The chapel, built in the 17th century, was not in good health, and although it was repaired several times, it ended up falling down. It was in 1892 when the last restoration was carried out and it is as we see it today and when the chapel became known as the chapel of Jesus de Galiana, although throughout the 18th century there are various references to the chapel as the chapel of the Nazarene.


Like the old church of Sabugo, it is consecrated to St. Thomas of Canterbury (although in the village it is known as St. Thomas of Cantorbery).

Located in the Plaza de La Merced, it was erected in 1903 on (and with) the stones of the old convent of La Merced, which was demolished in 1895.

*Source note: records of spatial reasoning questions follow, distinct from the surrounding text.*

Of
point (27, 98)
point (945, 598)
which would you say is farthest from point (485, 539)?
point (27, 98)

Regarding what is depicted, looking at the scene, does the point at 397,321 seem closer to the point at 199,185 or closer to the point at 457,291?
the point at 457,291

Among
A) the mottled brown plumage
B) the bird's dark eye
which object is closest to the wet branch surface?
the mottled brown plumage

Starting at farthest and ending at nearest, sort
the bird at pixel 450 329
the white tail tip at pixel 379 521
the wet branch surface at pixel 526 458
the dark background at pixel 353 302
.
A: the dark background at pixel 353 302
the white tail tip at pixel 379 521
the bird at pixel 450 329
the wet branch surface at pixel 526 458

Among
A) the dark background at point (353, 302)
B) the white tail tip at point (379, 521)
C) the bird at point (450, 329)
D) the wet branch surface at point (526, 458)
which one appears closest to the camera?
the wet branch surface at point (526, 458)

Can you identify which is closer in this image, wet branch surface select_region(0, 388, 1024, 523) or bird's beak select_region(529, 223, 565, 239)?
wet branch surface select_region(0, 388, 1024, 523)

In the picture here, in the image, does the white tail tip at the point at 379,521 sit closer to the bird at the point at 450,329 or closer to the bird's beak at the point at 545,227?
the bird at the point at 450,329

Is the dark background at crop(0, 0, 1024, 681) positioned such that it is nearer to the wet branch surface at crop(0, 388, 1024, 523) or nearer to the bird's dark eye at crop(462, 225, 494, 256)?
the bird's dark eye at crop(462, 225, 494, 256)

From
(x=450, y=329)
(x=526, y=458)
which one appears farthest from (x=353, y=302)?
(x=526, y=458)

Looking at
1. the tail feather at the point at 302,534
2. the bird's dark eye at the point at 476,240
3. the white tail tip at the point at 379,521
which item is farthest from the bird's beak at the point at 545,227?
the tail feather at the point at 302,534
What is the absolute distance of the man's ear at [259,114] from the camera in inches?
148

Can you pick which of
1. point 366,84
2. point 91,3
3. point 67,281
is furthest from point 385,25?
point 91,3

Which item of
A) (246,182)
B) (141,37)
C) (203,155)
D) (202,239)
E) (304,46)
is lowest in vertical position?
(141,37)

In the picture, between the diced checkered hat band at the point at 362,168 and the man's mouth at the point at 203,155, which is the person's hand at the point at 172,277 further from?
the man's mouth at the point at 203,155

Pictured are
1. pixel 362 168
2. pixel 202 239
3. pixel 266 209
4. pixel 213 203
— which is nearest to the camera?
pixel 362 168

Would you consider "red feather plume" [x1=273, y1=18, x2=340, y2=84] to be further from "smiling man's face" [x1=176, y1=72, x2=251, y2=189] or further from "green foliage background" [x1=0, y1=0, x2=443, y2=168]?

At that time the local economy lived a time of prosperity, with some Indians who had made their fortune in America and a booming bourgeoisie with the industrial revolution started in Asturias in the past decades. There was, therefore, money, and as the Romanesque church of Sabugo was becoming too small for so many parishioners, it was decided to build a new church.

It is of neo-Gothic style and was designed by the architect Luis Bellido González (who also designed the basilica of Covadonga), with a Latin cross plan of 57 meters long and 22.5 meters wide and has two twin towers of 47 meters high.

Most of the altarpieces that decorate the interior are the work of the Asturian artist Félix Granda Buylla, who was also in charge of its restoration after the fire suffered by the church during the Civil War.


Located on the outskirts of the city on a hill above the neighborhood of La Luz, it owes its name to the Virgin of La Luz to whom it is dedicated. This is, along with San Agustín, the two patron saints of Avilés.

The present hermitage dates from the 18th century and was built over a much older one that belonged to the Palace of Lluera, which was located at its feet. Inside, the image of Mary giving birth, one of the few images in this situation, stands out.

Another great reason to visit the hermitage is the fantastic view of the city and the estuary of Avilés.